Data from 4,981 adult participants (> age 60 years) of the 1999-2004 National Health and Nutrition Examination Survey (NHANES) with mortality linkage through 2006 were analyzed. Functional status was assessed by Activities of Daily Living (ADL) and Instrumental Activities of Daily Living (IADL). The AL index is comprised of 10 biomarkers and anthropometric measures based on the scientific literature.

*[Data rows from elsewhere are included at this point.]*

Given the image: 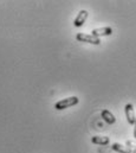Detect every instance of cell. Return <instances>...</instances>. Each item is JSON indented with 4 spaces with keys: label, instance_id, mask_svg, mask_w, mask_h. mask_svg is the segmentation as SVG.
Returning a JSON list of instances; mask_svg holds the SVG:
<instances>
[{
    "label": "cell",
    "instance_id": "cell-1",
    "mask_svg": "<svg viewBox=\"0 0 136 153\" xmlns=\"http://www.w3.org/2000/svg\"><path fill=\"white\" fill-rule=\"evenodd\" d=\"M78 102H79V99L77 96H71V97H67V99H63V100L58 101L55 105V108L57 111H63V109H67L69 107H72V106L77 105Z\"/></svg>",
    "mask_w": 136,
    "mask_h": 153
},
{
    "label": "cell",
    "instance_id": "cell-2",
    "mask_svg": "<svg viewBox=\"0 0 136 153\" xmlns=\"http://www.w3.org/2000/svg\"><path fill=\"white\" fill-rule=\"evenodd\" d=\"M76 39L78 42H83V43H89V44H94V45H100L101 44V39L92 36V35H86V33H77Z\"/></svg>",
    "mask_w": 136,
    "mask_h": 153
},
{
    "label": "cell",
    "instance_id": "cell-3",
    "mask_svg": "<svg viewBox=\"0 0 136 153\" xmlns=\"http://www.w3.org/2000/svg\"><path fill=\"white\" fill-rule=\"evenodd\" d=\"M124 111H126V116H127V121H128V123H129V125H134V123H135L136 115H135V112H134V107H133V105H132V103L126 105Z\"/></svg>",
    "mask_w": 136,
    "mask_h": 153
},
{
    "label": "cell",
    "instance_id": "cell-4",
    "mask_svg": "<svg viewBox=\"0 0 136 153\" xmlns=\"http://www.w3.org/2000/svg\"><path fill=\"white\" fill-rule=\"evenodd\" d=\"M111 33H112V29L109 27V26H106V27H100V29H94L91 31V35L95 36V37H97V38H100L102 36H110Z\"/></svg>",
    "mask_w": 136,
    "mask_h": 153
},
{
    "label": "cell",
    "instance_id": "cell-5",
    "mask_svg": "<svg viewBox=\"0 0 136 153\" xmlns=\"http://www.w3.org/2000/svg\"><path fill=\"white\" fill-rule=\"evenodd\" d=\"M88 16H89L88 11H85V10L79 11L78 16L76 17V19H75V22H73V25H75L76 27H81V26L85 23V20H86V18H88Z\"/></svg>",
    "mask_w": 136,
    "mask_h": 153
},
{
    "label": "cell",
    "instance_id": "cell-6",
    "mask_svg": "<svg viewBox=\"0 0 136 153\" xmlns=\"http://www.w3.org/2000/svg\"><path fill=\"white\" fill-rule=\"evenodd\" d=\"M101 115H102L103 120H104L106 123H109V125H112V123L116 122V117L114 116V114H112L110 111H108V109H103Z\"/></svg>",
    "mask_w": 136,
    "mask_h": 153
},
{
    "label": "cell",
    "instance_id": "cell-7",
    "mask_svg": "<svg viewBox=\"0 0 136 153\" xmlns=\"http://www.w3.org/2000/svg\"><path fill=\"white\" fill-rule=\"evenodd\" d=\"M111 147H112L114 151H116V152H118V153H133V150H132L129 146H124V145H122V144H120V143L112 144Z\"/></svg>",
    "mask_w": 136,
    "mask_h": 153
},
{
    "label": "cell",
    "instance_id": "cell-8",
    "mask_svg": "<svg viewBox=\"0 0 136 153\" xmlns=\"http://www.w3.org/2000/svg\"><path fill=\"white\" fill-rule=\"evenodd\" d=\"M91 141L96 145H101V146H105L109 144V138L108 137H101V135H96V137H92Z\"/></svg>",
    "mask_w": 136,
    "mask_h": 153
},
{
    "label": "cell",
    "instance_id": "cell-9",
    "mask_svg": "<svg viewBox=\"0 0 136 153\" xmlns=\"http://www.w3.org/2000/svg\"><path fill=\"white\" fill-rule=\"evenodd\" d=\"M135 127H134V137H135V139H136V119H135Z\"/></svg>",
    "mask_w": 136,
    "mask_h": 153
}]
</instances>
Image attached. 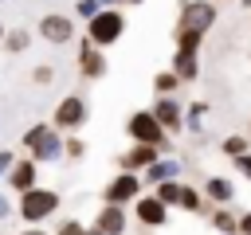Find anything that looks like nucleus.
<instances>
[{"instance_id":"f3484780","label":"nucleus","mask_w":251,"mask_h":235,"mask_svg":"<svg viewBox=\"0 0 251 235\" xmlns=\"http://www.w3.org/2000/svg\"><path fill=\"white\" fill-rule=\"evenodd\" d=\"M173 74H176L180 82L196 78V74H200V67H196V55H184V51H176V55H173Z\"/></svg>"},{"instance_id":"a878e982","label":"nucleus","mask_w":251,"mask_h":235,"mask_svg":"<svg viewBox=\"0 0 251 235\" xmlns=\"http://www.w3.org/2000/svg\"><path fill=\"white\" fill-rule=\"evenodd\" d=\"M63 153H67L71 161H82V153H86V145H82L78 137H67V141H63Z\"/></svg>"},{"instance_id":"7ed1b4c3","label":"nucleus","mask_w":251,"mask_h":235,"mask_svg":"<svg viewBox=\"0 0 251 235\" xmlns=\"http://www.w3.org/2000/svg\"><path fill=\"white\" fill-rule=\"evenodd\" d=\"M24 145L31 149V161H35V164L63 157V137H59L51 125H31V129L24 133Z\"/></svg>"},{"instance_id":"2f4dec72","label":"nucleus","mask_w":251,"mask_h":235,"mask_svg":"<svg viewBox=\"0 0 251 235\" xmlns=\"http://www.w3.org/2000/svg\"><path fill=\"white\" fill-rule=\"evenodd\" d=\"M4 215H8V200L0 196V219H4Z\"/></svg>"},{"instance_id":"ddd939ff","label":"nucleus","mask_w":251,"mask_h":235,"mask_svg":"<svg viewBox=\"0 0 251 235\" xmlns=\"http://www.w3.org/2000/svg\"><path fill=\"white\" fill-rule=\"evenodd\" d=\"M94 231H102V235H126V208H102L98 212V219H94Z\"/></svg>"},{"instance_id":"a211bd4d","label":"nucleus","mask_w":251,"mask_h":235,"mask_svg":"<svg viewBox=\"0 0 251 235\" xmlns=\"http://www.w3.org/2000/svg\"><path fill=\"white\" fill-rule=\"evenodd\" d=\"M176 86H180V78H176L173 70H161V74L153 78V90H157V98H173V94H176Z\"/></svg>"},{"instance_id":"9d476101","label":"nucleus","mask_w":251,"mask_h":235,"mask_svg":"<svg viewBox=\"0 0 251 235\" xmlns=\"http://www.w3.org/2000/svg\"><path fill=\"white\" fill-rule=\"evenodd\" d=\"M35 176H39V164L31 161V157H24V161H16L12 164V172H8V184L24 196V192H31L35 188Z\"/></svg>"},{"instance_id":"6e6552de","label":"nucleus","mask_w":251,"mask_h":235,"mask_svg":"<svg viewBox=\"0 0 251 235\" xmlns=\"http://www.w3.org/2000/svg\"><path fill=\"white\" fill-rule=\"evenodd\" d=\"M39 35H43L47 43L63 47V43H71V35H75V20H71V16H59V12H47V16L39 20Z\"/></svg>"},{"instance_id":"f8f14e48","label":"nucleus","mask_w":251,"mask_h":235,"mask_svg":"<svg viewBox=\"0 0 251 235\" xmlns=\"http://www.w3.org/2000/svg\"><path fill=\"white\" fill-rule=\"evenodd\" d=\"M133 204H137V219H141L145 227H161V223L169 219V208H165L157 196H137Z\"/></svg>"},{"instance_id":"aec40b11","label":"nucleus","mask_w":251,"mask_h":235,"mask_svg":"<svg viewBox=\"0 0 251 235\" xmlns=\"http://www.w3.org/2000/svg\"><path fill=\"white\" fill-rule=\"evenodd\" d=\"M173 172H176V161H153L149 164V180H157V184L173 180Z\"/></svg>"},{"instance_id":"6ab92c4d","label":"nucleus","mask_w":251,"mask_h":235,"mask_svg":"<svg viewBox=\"0 0 251 235\" xmlns=\"http://www.w3.org/2000/svg\"><path fill=\"white\" fill-rule=\"evenodd\" d=\"M173 39H176V51H184V55H196L204 43V35H192V31H176Z\"/></svg>"},{"instance_id":"39448f33","label":"nucleus","mask_w":251,"mask_h":235,"mask_svg":"<svg viewBox=\"0 0 251 235\" xmlns=\"http://www.w3.org/2000/svg\"><path fill=\"white\" fill-rule=\"evenodd\" d=\"M126 129H129L133 145H153L157 153H161V149H169V137H165V129L153 121V114H149V110H145V114L137 110V114L126 121Z\"/></svg>"},{"instance_id":"dca6fc26","label":"nucleus","mask_w":251,"mask_h":235,"mask_svg":"<svg viewBox=\"0 0 251 235\" xmlns=\"http://www.w3.org/2000/svg\"><path fill=\"white\" fill-rule=\"evenodd\" d=\"M0 47H4V51H12V55H20V51H27V47H31V31H27V27H12V31H4Z\"/></svg>"},{"instance_id":"423d86ee","label":"nucleus","mask_w":251,"mask_h":235,"mask_svg":"<svg viewBox=\"0 0 251 235\" xmlns=\"http://www.w3.org/2000/svg\"><path fill=\"white\" fill-rule=\"evenodd\" d=\"M86 125V102L78 98V94H67L59 106H55V118H51V129L59 133H75V129H82Z\"/></svg>"},{"instance_id":"b1692460","label":"nucleus","mask_w":251,"mask_h":235,"mask_svg":"<svg viewBox=\"0 0 251 235\" xmlns=\"http://www.w3.org/2000/svg\"><path fill=\"white\" fill-rule=\"evenodd\" d=\"M224 153H227V157H235V161H239V157H247V137H227V141H224Z\"/></svg>"},{"instance_id":"58836bf2","label":"nucleus","mask_w":251,"mask_h":235,"mask_svg":"<svg viewBox=\"0 0 251 235\" xmlns=\"http://www.w3.org/2000/svg\"><path fill=\"white\" fill-rule=\"evenodd\" d=\"M231 235H235V231H231Z\"/></svg>"},{"instance_id":"1a4fd4ad","label":"nucleus","mask_w":251,"mask_h":235,"mask_svg":"<svg viewBox=\"0 0 251 235\" xmlns=\"http://www.w3.org/2000/svg\"><path fill=\"white\" fill-rule=\"evenodd\" d=\"M149 114H153V121L165 129V137L180 129V106H176V98H157Z\"/></svg>"},{"instance_id":"4be33fe9","label":"nucleus","mask_w":251,"mask_h":235,"mask_svg":"<svg viewBox=\"0 0 251 235\" xmlns=\"http://www.w3.org/2000/svg\"><path fill=\"white\" fill-rule=\"evenodd\" d=\"M153 196L169 208V204H176V200H180V184H176V180H165V184H157V192H153Z\"/></svg>"},{"instance_id":"9b49d317","label":"nucleus","mask_w":251,"mask_h":235,"mask_svg":"<svg viewBox=\"0 0 251 235\" xmlns=\"http://www.w3.org/2000/svg\"><path fill=\"white\" fill-rule=\"evenodd\" d=\"M78 70H82L86 78H102V74H106V55H102L98 47H90L86 39L78 43Z\"/></svg>"},{"instance_id":"bb28decb","label":"nucleus","mask_w":251,"mask_h":235,"mask_svg":"<svg viewBox=\"0 0 251 235\" xmlns=\"http://www.w3.org/2000/svg\"><path fill=\"white\" fill-rule=\"evenodd\" d=\"M82 231H86V227H82L78 219H63V223L55 227V235H82Z\"/></svg>"},{"instance_id":"4c0bfd02","label":"nucleus","mask_w":251,"mask_h":235,"mask_svg":"<svg viewBox=\"0 0 251 235\" xmlns=\"http://www.w3.org/2000/svg\"><path fill=\"white\" fill-rule=\"evenodd\" d=\"M247 129H251V121H247Z\"/></svg>"},{"instance_id":"0eeeda50","label":"nucleus","mask_w":251,"mask_h":235,"mask_svg":"<svg viewBox=\"0 0 251 235\" xmlns=\"http://www.w3.org/2000/svg\"><path fill=\"white\" fill-rule=\"evenodd\" d=\"M141 196V180H137V172H118L110 184H106V192H102V200L110 204V208H126L129 200H137Z\"/></svg>"},{"instance_id":"f257e3e1","label":"nucleus","mask_w":251,"mask_h":235,"mask_svg":"<svg viewBox=\"0 0 251 235\" xmlns=\"http://www.w3.org/2000/svg\"><path fill=\"white\" fill-rule=\"evenodd\" d=\"M122 31H126V16H122L118 8H106V12H98L94 20H86V43L98 47V51L110 47V43H118Z\"/></svg>"},{"instance_id":"412c9836","label":"nucleus","mask_w":251,"mask_h":235,"mask_svg":"<svg viewBox=\"0 0 251 235\" xmlns=\"http://www.w3.org/2000/svg\"><path fill=\"white\" fill-rule=\"evenodd\" d=\"M176 208H184V212H204V200H200L196 188H184V184H180V200H176Z\"/></svg>"},{"instance_id":"4468645a","label":"nucleus","mask_w":251,"mask_h":235,"mask_svg":"<svg viewBox=\"0 0 251 235\" xmlns=\"http://www.w3.org/2000/svg\"><path fill=\"white\" fill-rule=\"evenodd\" d=\"M153 161H157V149H153V145H133L129 153L118 157V164H122L126 172H133V168H149Z\"/></svg>"},{"instance_id":"2eb2a0df","label":"nucleus","mask_w":251,"mask_h":235,"mask_svg":"<svg viewBox=\"0 0 251 235\" xmlns=\"http://www.w3.org/2000/svg\"><path fill=\"white\" fill-rule=\"evenodd\" d=\"M204 200H216V204H231V200H235V188H231V180H224V176H212V180L204 184Z\"/></svg>"},{"instance_id":"c756f323","label":"nucleus","mask_w":251,"mask_h":235,"mask_svg":"<svg viewBox=\"0 0 251 235\" xmlns=\"http://www.w3.org/2000/svg\"><path fill=\"white\" fill-rule=\"evenodd\" d=\"M12 164H16V157H12V153H0V176H4Z\"/></svg>"},{"instance_id":"5701e85b","label":"nucleus","mask_w":251,"mask_h":235,"mask_svg":"<svg viewBox=\"0 0 251 235\" xmlns=\"http://www.w3.org/2000/svg\"><path fill=\"white\" fill-rule=\"evenodd\" d=\"M212 223H216V227H220L224 235H231V231H235V215H231L227 208H220V212H212Z\"/></svg>"},{"instance_id":"473e14b6","label":"nucleus","mask_w":251,"mask_h":235,"mask_svg":"<svg viewBox=\"0 0 251 235\" xmlns=\"http://www.w3.org/2000/svg\"><path fill=\"white\" fill-rule=\"evenodd\" d=\"M24 235H47V231H35V227H31V231H24Z\"/></svg>"},{"instance_id":"c9c22d12","label":"nucleus","mask_w":251,"mask_h":235,"mask_svg":"<svg viewBox=\"0 0 251 235\" xmlns=\"http://www.w3.org/2000/svg\"><path fill=\"white\" fill-rule=\"evenodd\" d=\"M122 4H141V0H122Z\"/></svg>"},{"instance_id":"72a5a7b5","label":"nucleus","mask_w":251,"mask_h":235,"mask_svg":"<svg viewBox=\"0 0 251 235\" xmlns=\"http://www.w3.org/2000/svg\"><path fill=\"white\" fill-rule=\"evenodd\" d=\"M114 4H118V0H106V8H114Z\"/></svg>"},{"instance_id":"f704fd0d","label":"nucleus","mask_w":251,"mask_h":235,"mask_svg":"<svg viewBox=\"0 0 251 235\" xmlns=\"http://www.w3.org/2000/svg\"><path fill=\"white\" fill-rule=\"evenodd\" d=\"M82 235H102V231H82Z\"/></svg>"},{"instance_id":"c85d7f7f","label":"nucleus","mask_w":251,"mask_h":235,"mask_svg":"<svg viewBox=\"0 0 251 235\" xmlns=\"http://www.w3.org/2000/svg\"><path fill=\"white\" fill-rule=\"evenodd\" d=\"M235 235H251V212H243V215L235 219Z\"/></svg>"},{"instance_id":"7c9ffc66","label":"nucleus","mask_w":251,"mask_h":235,"mask_svg":"<svg viewBox=\"0 0 251 235\" xmlns=\"http://www.w3.org/2000/svg\"><path fill=\"white\" fill-rule=\"evenodd\" d=\"M239 172L251 180V153H247V157H239Z\"/></svg>"},{"instance_id":"393cba45","label":"nucleus","mask_w":251,"mask_h":235,"mask_svg":"<svg viewBox=\"0 0 251 235\" xmlns=\"http://www.w3.org/2000/svg\"><path fill=\"white\" fill-rule=\"evenodd\" d=\"M51 78H55V67H47V63H39V67L31 70V82H35V86H51Z\"/></svg>"},{"instance_id":"cd10ccee","label":"nucleus","mask_w":251,"mask_h":235,"mask_svg":"<svg viewBox=\"0 0 251 235\" xmlns=\"http://www.w3.org/2000/svg\"><path fill=\"white\" fill-rule=\"evenodd\" d=\"M78 16L82 20H94L98 16V0H78Z\"/></svg>"},{"instance_id":"e433bc0d","label":"nucleus","mask_w":251,"mask_h":235,"mask_svg":"<svg viewBox=\"0 0 251 235\" xmlns=\"http://www.w3.org/2000/svg\"><path fill=\"white\" fill-rule=\"evenodd\" d=\"M0 39H4V24H0Z\"/></svg>"},{"instance_id":"f03ea898","label":"nucleus","mask_w":251,"mask_h":235,"mask_svg":"<svg viewBox=\"0 0 251 235\" xmlns=\"http://www.w3.org/2000/svg\"><path fill=\"white\" fill-rule=\"evenodd\" d=\"M212 24H216V4H212V0H184V4H180V16H176V31H192V35H204Z\"/></svg>"},{"instance_id":"20e7f679","label":"nucleus","mask_w":251,"mask_h":235,"mask_svg":"<svg viewBox=\"0 0 251 235\" xmlns=\"http://www.w3.org/2000/svg\"><path fill=\"white\" fill-rule=\"evenodd\" d=\"M55 208H59V192H51V188H31V192L20 196V219L31 223V227L39 219H47Z\"/></svg>"}]
</instances>
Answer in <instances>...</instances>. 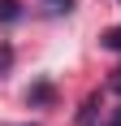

VA was treated as a four category ordinal variable with categories no VI, mild VI, moderate VI, and severe VI. Structural equation modeling was employed using three mediating variables representing ADL, IADL and AL to examine the effects of VA on all-cause mortality (Model depicted in Figure).


VA increases the risk of mortality directly after adjusting for ADL, IADL, AL and other covariates. A one unit change in VA category increased the risk of mortality by 1.17; 95% CI: [1.05, 1.32]. IADL and AL both predict mortality (HR=1.15 [1.10, 1.20] and HR=1.13 [1.06, 1.20] respectively). ADL did not predict mortality after controlling for IADL, AL and other covariates (HR=0.98 [0.91, 1.05]). Worse VA was associated with increased AL (b= 0.11; p=0.013) and worse IADL (b=1.06; p<0.001). VA increases mortality risk indirectly through IADL (HR= 1.07 [1.03, 1.12]) and AL (HR=1.11; [1.06, 1.17]). The total effect of VI on mortality including its influence through IADL and AL is HR 1.27 [1.12, 1.44].


Visual impairment directly increases the risk of mortality and may indirectly increase mortality risk slightly through its adverse impact on functioning status IADL and on Allostatic Load.